_Stored data:_
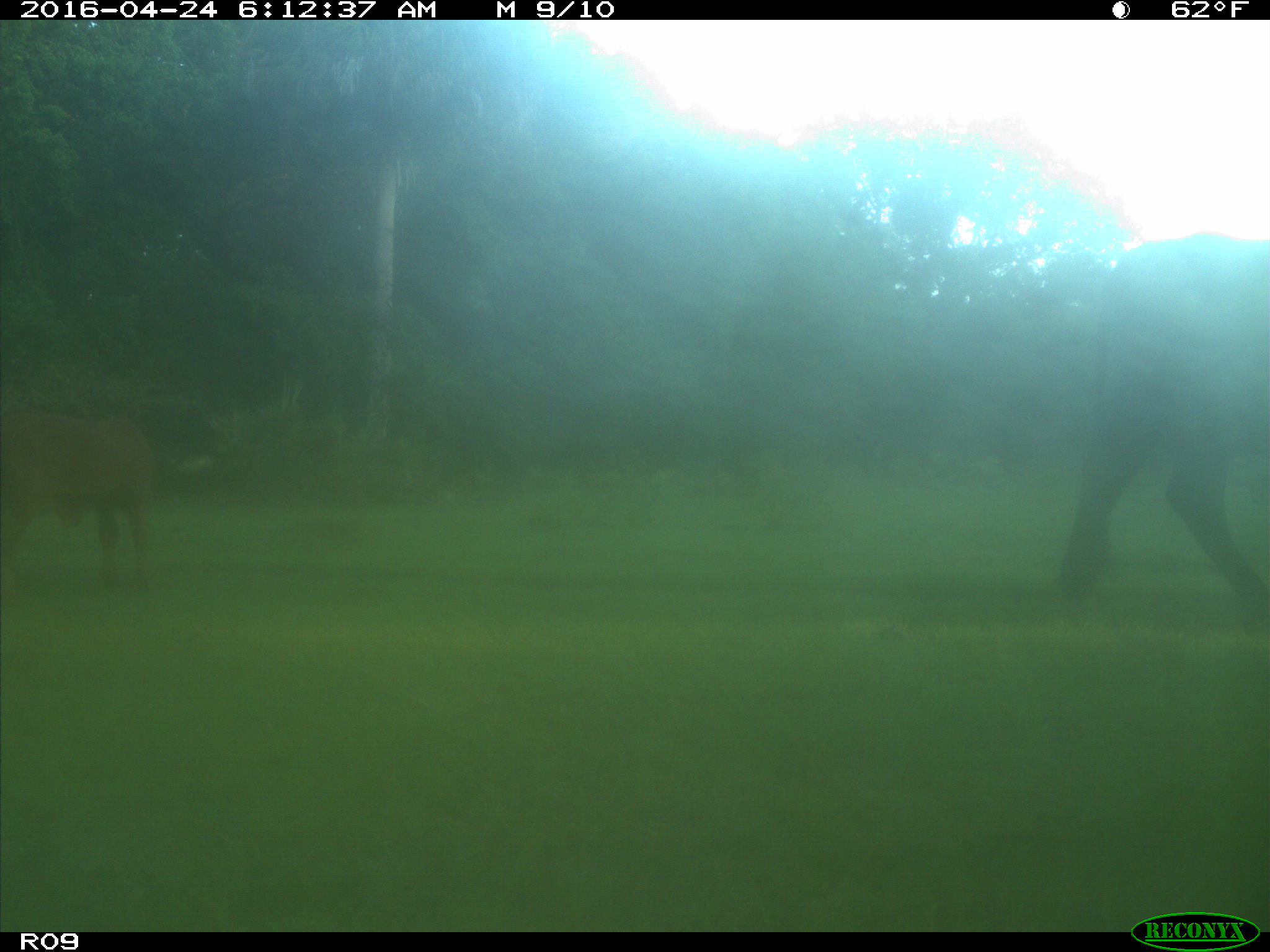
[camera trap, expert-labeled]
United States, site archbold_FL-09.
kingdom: Animalia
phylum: Chordata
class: Mammalia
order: Artiodactyla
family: Bovidae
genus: Bos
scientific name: Bos taurus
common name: domestic cow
Bos taurus (domestic cow).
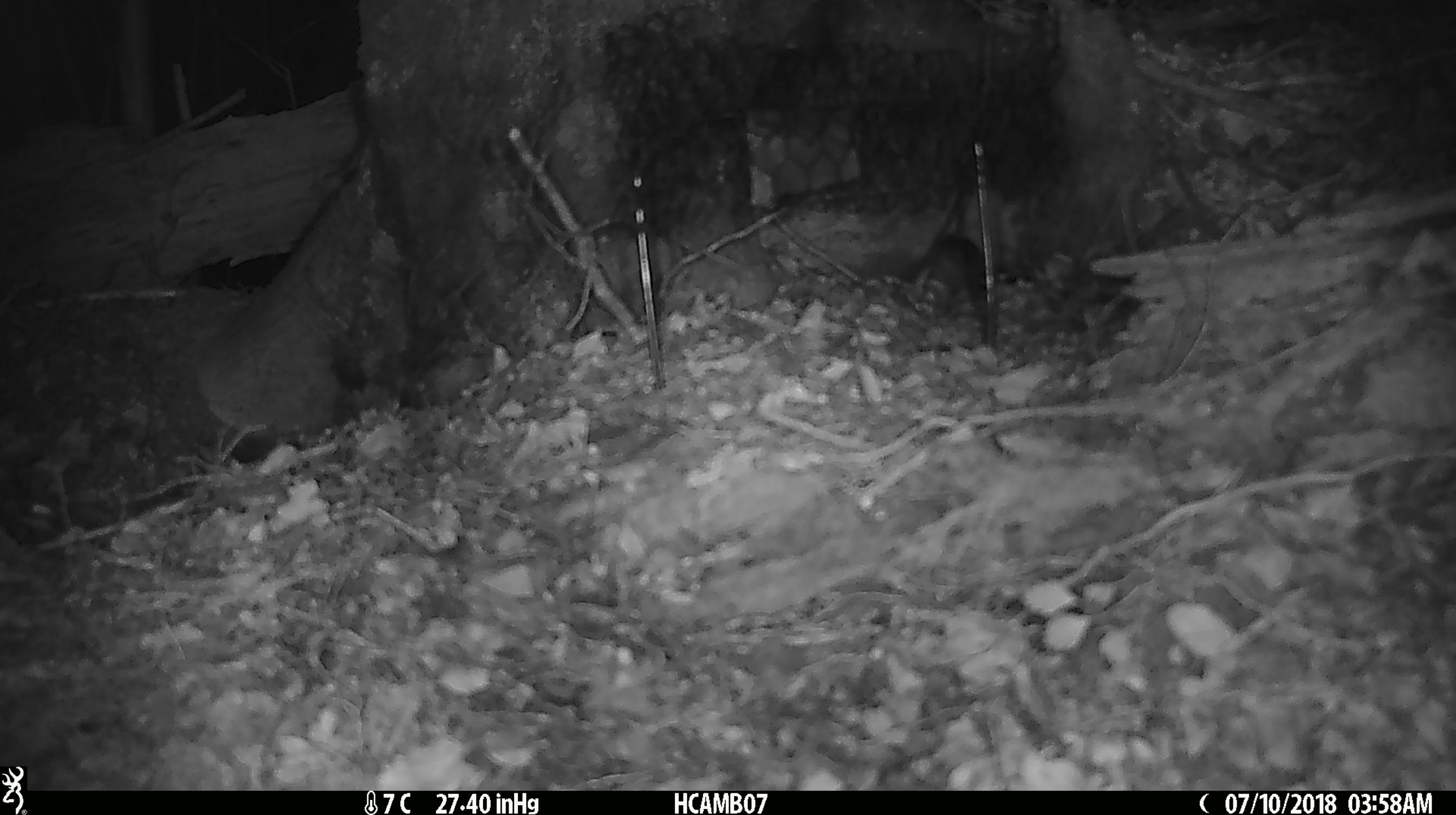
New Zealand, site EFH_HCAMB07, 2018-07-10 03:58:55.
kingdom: Animalia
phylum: Chordata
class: Mammalia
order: Rodentia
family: Muridae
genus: Mus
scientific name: Mus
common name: mouse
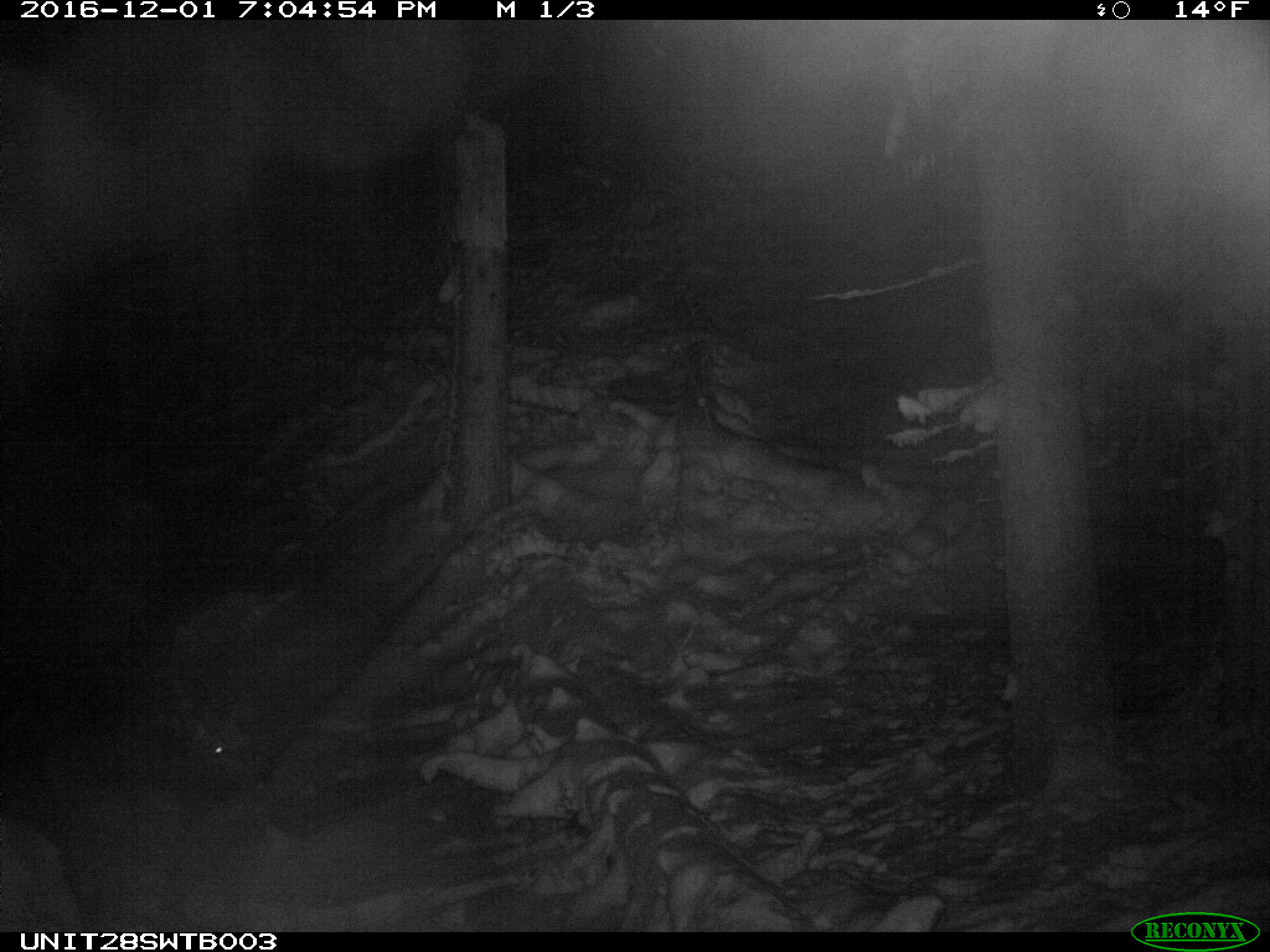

_About this task:_
Please reproduce the data above word for word, skipping all images.

_Problem solution:_
[camera trap, expert-labeled]
United States, site archbold_FL-09.
kingdom: Animalia
phylum: Chordata
class: Mammalia
order: Artiodactyla
family: Bovidae
genus: Bos
scientific name: Bos taurus
common name: domestic cow
Bos taurus (domestic cow).
New Zealand, site EFH_HCAMB07, 2018-07-10 03:58:55.
kingdom: Animalia
phylum: Chordata
class: Mammalia
order: Rodentia
family: Muridae
genus: Mus
scientific name: Mus
common name: mouse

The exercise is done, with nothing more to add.